Parmi les entreprises particulièrement impactées par le confinement, celles du secteur automobile et aéronautique. "Nous allons proposer deux plans spécifiques de soutien", annonce Agnès Pannier-Runacher. "Le secteur de l'aéronautique est confronté à une chute brutale des commandes. Il faut y faire face, d'autant que l’aéronautique et l'automobile restent des fleurons indispensables de notre industrie française", explique-t-elle en tentant de rassurer : "nous serons à leurs côtés avec des mesures très précises annoncées au début du mois de juin".

Chez les commerçants, certains demandent un report et un allongement de la période de soldes, le temps de reprendre une activité normale à la sortie de ce confinement. "Il y a une concertation qui est lancée entre les différents acteurs.

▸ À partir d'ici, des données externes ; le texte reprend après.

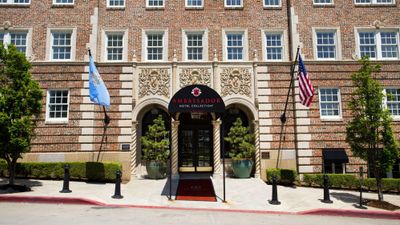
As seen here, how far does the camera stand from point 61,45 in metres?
18.1

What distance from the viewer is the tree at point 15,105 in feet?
41.7

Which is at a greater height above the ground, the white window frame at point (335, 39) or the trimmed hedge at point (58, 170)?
the white window frame at point (335, 39)

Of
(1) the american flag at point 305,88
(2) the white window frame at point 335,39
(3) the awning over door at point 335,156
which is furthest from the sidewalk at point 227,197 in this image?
(2) the white window frame at point 335,39

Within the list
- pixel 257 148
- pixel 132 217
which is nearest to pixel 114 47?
pixel 257 148

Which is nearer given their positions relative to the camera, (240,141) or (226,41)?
(240,141)

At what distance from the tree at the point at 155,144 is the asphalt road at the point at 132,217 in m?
5.91

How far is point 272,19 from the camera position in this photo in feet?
61.0

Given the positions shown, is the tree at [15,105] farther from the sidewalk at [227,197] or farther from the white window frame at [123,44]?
the white window frame at [123,44]

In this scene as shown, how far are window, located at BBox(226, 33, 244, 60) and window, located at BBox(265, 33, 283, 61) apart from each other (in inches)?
61.0

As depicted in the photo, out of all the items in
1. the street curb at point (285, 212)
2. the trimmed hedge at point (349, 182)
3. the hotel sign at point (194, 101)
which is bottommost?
the street curb at point (285, 212)

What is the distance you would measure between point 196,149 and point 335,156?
784cm

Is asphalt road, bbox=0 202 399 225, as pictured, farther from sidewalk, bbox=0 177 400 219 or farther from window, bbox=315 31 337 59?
window, bbox=315 31 337 59

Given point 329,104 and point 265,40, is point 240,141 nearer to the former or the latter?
point 329,104

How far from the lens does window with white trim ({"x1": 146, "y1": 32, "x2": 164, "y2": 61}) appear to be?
18.4m
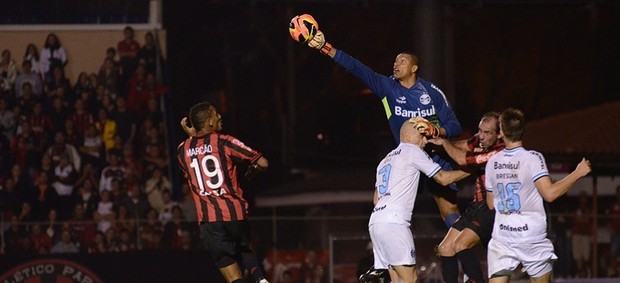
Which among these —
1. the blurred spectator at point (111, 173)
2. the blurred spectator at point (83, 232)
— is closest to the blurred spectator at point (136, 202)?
the blurred spectator at point (111, 173)

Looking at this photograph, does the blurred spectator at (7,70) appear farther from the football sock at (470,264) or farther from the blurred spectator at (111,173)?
the football sock at (470,264)

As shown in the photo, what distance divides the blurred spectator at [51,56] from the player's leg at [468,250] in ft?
39.8

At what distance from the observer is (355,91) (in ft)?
151

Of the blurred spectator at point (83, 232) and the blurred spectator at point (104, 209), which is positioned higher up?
the blurred spectator at point (104, 209)

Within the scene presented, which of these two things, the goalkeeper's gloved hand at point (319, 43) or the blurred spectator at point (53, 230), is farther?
the blurred spectator at point (53, 230)

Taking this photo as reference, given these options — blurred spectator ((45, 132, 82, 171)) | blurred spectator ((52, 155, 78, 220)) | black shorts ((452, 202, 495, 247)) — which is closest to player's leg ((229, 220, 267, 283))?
black shorts ((452, 202, 495, 247))

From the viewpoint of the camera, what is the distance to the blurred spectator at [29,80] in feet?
75.7

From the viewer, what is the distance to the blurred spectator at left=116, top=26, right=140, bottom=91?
77.5 feet

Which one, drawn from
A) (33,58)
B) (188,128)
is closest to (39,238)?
(33,58)

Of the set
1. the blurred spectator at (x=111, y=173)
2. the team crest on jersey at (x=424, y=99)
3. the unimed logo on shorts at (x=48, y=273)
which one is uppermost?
the team crest on jersey at (x=424, y=99)

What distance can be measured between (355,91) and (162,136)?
75.6ft

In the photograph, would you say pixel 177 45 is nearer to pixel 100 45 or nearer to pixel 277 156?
pixel 277 156

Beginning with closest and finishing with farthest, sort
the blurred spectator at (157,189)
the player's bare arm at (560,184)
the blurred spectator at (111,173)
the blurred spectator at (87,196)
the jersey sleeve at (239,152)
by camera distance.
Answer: the player's bare arm at (560,184) < the jersey sleeve at (239,152) < the blurred spectator at (87,196) < the blurred spectator at (157,189) < the blurred spectator at (111,173)

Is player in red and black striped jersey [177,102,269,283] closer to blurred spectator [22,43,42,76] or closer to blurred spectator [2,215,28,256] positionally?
blurred spectator [2,215,28,256]
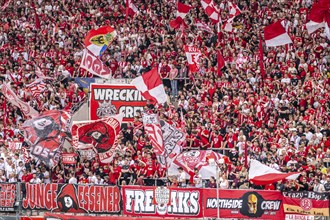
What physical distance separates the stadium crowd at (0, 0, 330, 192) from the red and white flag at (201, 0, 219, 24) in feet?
2.72

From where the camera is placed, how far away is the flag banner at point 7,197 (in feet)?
116

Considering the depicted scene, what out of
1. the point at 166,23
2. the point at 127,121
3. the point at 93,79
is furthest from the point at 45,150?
the point at 166,23

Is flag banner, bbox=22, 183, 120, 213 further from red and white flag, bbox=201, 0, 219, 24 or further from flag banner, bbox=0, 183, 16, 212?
red and white flag, bbox=201, 0, 219, 24

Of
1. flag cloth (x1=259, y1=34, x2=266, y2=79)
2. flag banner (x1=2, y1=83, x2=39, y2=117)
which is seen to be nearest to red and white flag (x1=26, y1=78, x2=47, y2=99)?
flag banner (x1=2, y1=83, x2=39, y2=117)

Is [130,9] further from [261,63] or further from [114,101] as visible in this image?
[261,63]

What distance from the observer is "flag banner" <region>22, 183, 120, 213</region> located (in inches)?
1346

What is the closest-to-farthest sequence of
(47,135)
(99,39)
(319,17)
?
(47,135) < (319,17) < (99,39)

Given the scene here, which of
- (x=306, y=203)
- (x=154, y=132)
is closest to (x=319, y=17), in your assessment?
(x=154, y=132)

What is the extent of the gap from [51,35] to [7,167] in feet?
40.6

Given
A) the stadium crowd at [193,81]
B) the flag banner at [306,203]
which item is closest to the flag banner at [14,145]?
the stadium crowd at [193,81]

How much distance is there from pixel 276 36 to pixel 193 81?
3.75 meters

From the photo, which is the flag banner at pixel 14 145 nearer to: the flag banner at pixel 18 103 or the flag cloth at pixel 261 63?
the flag banner at pixel 18 103

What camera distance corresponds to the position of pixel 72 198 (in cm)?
3469

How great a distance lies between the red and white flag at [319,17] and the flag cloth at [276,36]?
3.22 feet
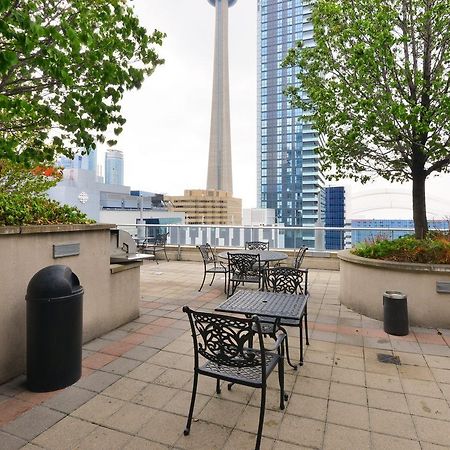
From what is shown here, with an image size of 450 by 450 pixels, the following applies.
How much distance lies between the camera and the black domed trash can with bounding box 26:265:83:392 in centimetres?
297

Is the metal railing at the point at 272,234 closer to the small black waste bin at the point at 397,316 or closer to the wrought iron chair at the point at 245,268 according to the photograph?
the wrought iron chair at the point at 245,268

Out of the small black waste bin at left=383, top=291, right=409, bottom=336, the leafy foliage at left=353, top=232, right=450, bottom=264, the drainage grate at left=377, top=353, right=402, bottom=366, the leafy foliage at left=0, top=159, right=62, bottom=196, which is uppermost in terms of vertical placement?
the leafy foliage at left=0, top=159, right=62, bottom=196

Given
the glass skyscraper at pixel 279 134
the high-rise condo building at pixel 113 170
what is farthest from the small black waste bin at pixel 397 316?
the glass skyscraper at pixel 279 134

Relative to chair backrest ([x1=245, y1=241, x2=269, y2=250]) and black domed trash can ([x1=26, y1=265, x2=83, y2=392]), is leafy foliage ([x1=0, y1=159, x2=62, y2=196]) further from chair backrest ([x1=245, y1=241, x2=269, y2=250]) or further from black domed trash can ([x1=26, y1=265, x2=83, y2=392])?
black domed trash can ([x1=26, y1=265, x2=83, y2=392])

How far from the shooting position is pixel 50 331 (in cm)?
297

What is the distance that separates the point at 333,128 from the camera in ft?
21.4

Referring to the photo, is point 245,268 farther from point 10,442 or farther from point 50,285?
point 10,442

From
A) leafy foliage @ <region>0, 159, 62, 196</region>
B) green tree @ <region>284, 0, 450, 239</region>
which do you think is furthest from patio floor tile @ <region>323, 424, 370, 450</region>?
leafy foliage @ <region>0, 159, 62, 196</region>

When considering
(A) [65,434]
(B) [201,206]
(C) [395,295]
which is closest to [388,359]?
(C) [395,295]

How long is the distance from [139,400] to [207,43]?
158 meters

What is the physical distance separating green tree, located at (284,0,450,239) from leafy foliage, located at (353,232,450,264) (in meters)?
0.62

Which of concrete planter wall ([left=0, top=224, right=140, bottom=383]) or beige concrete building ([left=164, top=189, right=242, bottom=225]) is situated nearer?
concrete planter wall ([left=0, top=224, right=140, bottom=383])

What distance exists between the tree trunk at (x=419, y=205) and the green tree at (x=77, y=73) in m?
5.11

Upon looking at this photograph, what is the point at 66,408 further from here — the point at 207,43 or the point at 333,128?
the point at 207,43
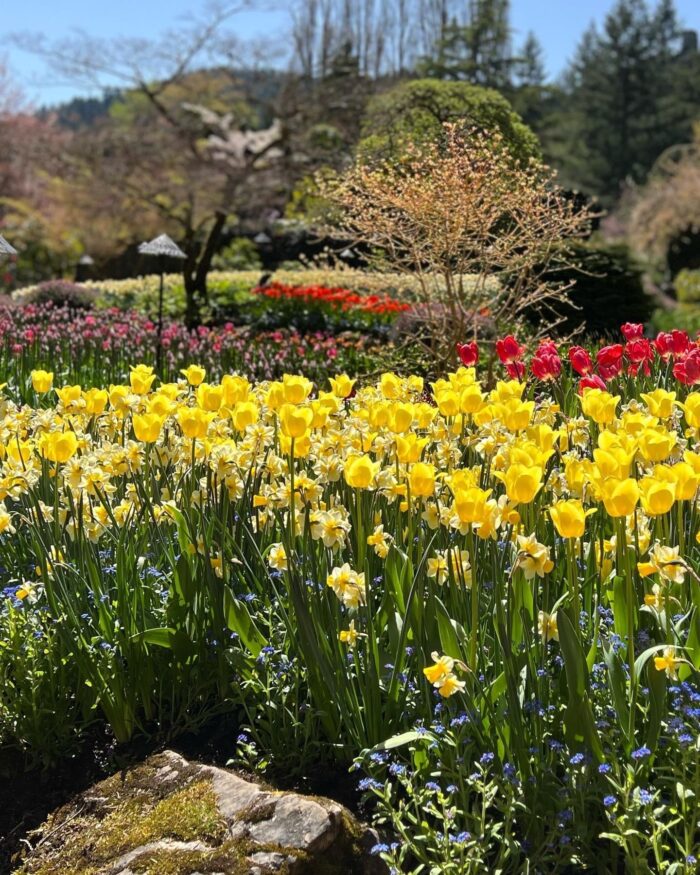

Nous faisons confiance aux professionnels du secteur pour se mettre d'accord", répond la secrétaire d'État. "Nous sommes prêts à considérer un élargissement de la période de soldes, ne serait-ce que pour aménager de meilleures conditions sanitaires et d'accès aux commerçants", affirme-t-elle, assurant que le gouvernement "tranchera rapidement".

200 millions de masques par semaine

Une partie de l'opposition demande le rétablissement de l'impôt sur la fortune (ISF). "Je suis frappée par ceux qui proposent, pour le monde d'après, des idées du jour d'avant", réagit Agnès Pannier-Runacher qui explique que l'ISF représente "2 milliards d'euros de recettes supplémentaires, et donc qu'il faudrait 50 ans pour rattraper l'effort que l'État a fait en deux mois". "Nous avons eu 30 ans d'ISF, ce n'était pas une réponse aux besoins de l’hôpital public, je ne crois pas que ça ait apporté grand chose à l'économie française", estime-t-elle, constatant "depuis trois ans, une hausse des investissements, notamment de l'étranger et une forte réduction du chômage". 

Promis pour le 11 mai à l'ensemble des Français, Agnès Pannier-Runacher affirme que "200 millions de masques par semaine en France" sont disponibles, correspondant "à 900 millions utilisations". "Vous avez 100 à 150 millions utilisations de masques à usage unique et vous avez des masques réutilisables qui représentent l'équivalent de 750 à 800 millions d'usages", explique-t-elle. "Nous les distribuons rapidement pour les plus précaires, la production augmente pour les masques chirurgicaux et en tissu lavables et réutilisables", précise la secrétaire d'État auprès du ministre de l'Économie.

Vers une ouverture des commerces le dimanche ?

Le gouvernement ne s'est pas prononcé sur cette mesure, envisagée depuis déjà plusieurs années. "Il faut attendre de voir la fréquentation chez les commerçants pour savoir s'il faut ouvrir le dimanche", tempère Agnès Pannier-Runacher. "Le risque c'est que les consommateurs ne soient pas forcement au rendez-vous", reconnaît-elle, appelant à "avancer petit à petit, regarder comment se fait la reprise chez les commerçants et ajuster le dispositif". "Début juin nous aurons une vision de la reprise économique en phase de stabilisation", annonce la secrétaire d'État qui compte sur ce rendez-vous pour "faire de nouvelles propositions". "Le gouvernement a montré, ces dernières semaines, sa capacité à prendre des décisions rapides en tenant compte du terrain et du contexte", se réjouit Agnès Pannier-Runacher.